| DIRECTIONS |
Collect every line in the material below that contains the string "BBox", counting only matches with the same capitalization.

| MATERIAL |

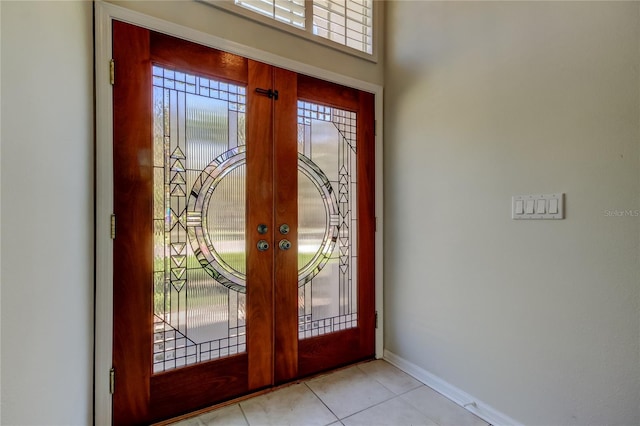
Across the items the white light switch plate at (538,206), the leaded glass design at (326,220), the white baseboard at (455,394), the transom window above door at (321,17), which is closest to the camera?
the white light switch plate at (538,206)

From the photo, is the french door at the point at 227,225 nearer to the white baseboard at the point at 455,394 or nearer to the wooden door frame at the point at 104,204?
the wooden door frame at the point at 104,204

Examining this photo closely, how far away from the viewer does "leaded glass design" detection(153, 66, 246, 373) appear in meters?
1.55

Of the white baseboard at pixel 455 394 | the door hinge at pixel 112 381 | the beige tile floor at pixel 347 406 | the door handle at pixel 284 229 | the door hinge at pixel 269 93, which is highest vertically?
the door hinge at pixel 269 93

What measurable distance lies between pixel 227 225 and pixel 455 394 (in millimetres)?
1682

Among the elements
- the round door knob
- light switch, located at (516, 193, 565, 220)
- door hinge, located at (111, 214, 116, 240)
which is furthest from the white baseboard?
door hinge, located at (111, 214, 116, 240)

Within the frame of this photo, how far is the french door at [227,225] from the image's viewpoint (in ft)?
4.90

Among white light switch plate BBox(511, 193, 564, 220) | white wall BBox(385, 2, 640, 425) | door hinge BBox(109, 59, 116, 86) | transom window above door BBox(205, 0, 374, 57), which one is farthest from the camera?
transom window above door BBox(205, 0, 374, 57)

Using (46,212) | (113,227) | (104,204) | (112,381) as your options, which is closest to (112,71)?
(104,204)

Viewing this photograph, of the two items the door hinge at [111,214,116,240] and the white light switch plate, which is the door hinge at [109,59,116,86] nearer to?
the door hinge at [111,214,116,240]

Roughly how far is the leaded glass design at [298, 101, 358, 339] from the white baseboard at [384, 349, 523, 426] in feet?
1.42

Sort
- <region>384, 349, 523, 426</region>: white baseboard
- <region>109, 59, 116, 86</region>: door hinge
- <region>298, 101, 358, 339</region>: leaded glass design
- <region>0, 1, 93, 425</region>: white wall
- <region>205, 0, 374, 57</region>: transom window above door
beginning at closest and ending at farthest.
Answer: <region>0, 1, 93, 425</region>: white wall, <region>109, 59, 116, 86</region>: door hinge, <region>384, 349, 523, 426</region>: white baseboard, <region>205, 0, 374, 57</region>: transom window above door, <region>298, 101, 358, 339</region>: leaded glass design

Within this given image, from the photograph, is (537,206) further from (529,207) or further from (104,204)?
(104,204)

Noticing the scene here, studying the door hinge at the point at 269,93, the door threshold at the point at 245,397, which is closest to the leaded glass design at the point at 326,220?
the door hinge at the point at 269,93

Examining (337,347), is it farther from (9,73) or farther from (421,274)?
(9,73)
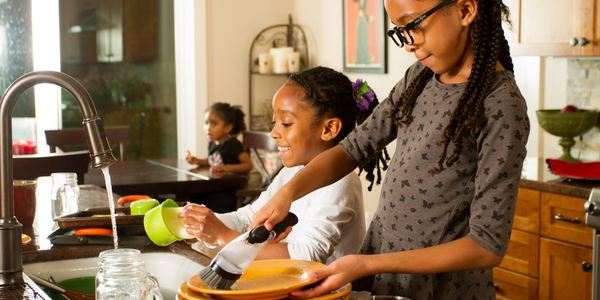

| RESULT FOR THIS TASK |
Among white light switch plate BBox(511, 193, 564, 220) | white wall BBox(385, 2, 640, 425) | door hinge BBox(109, 59, 116, 86) | transom window above door BBox(205, 0, 374, 57), which one is farthest from the camera?
transom window above door BBox(205, 0, 374, 57)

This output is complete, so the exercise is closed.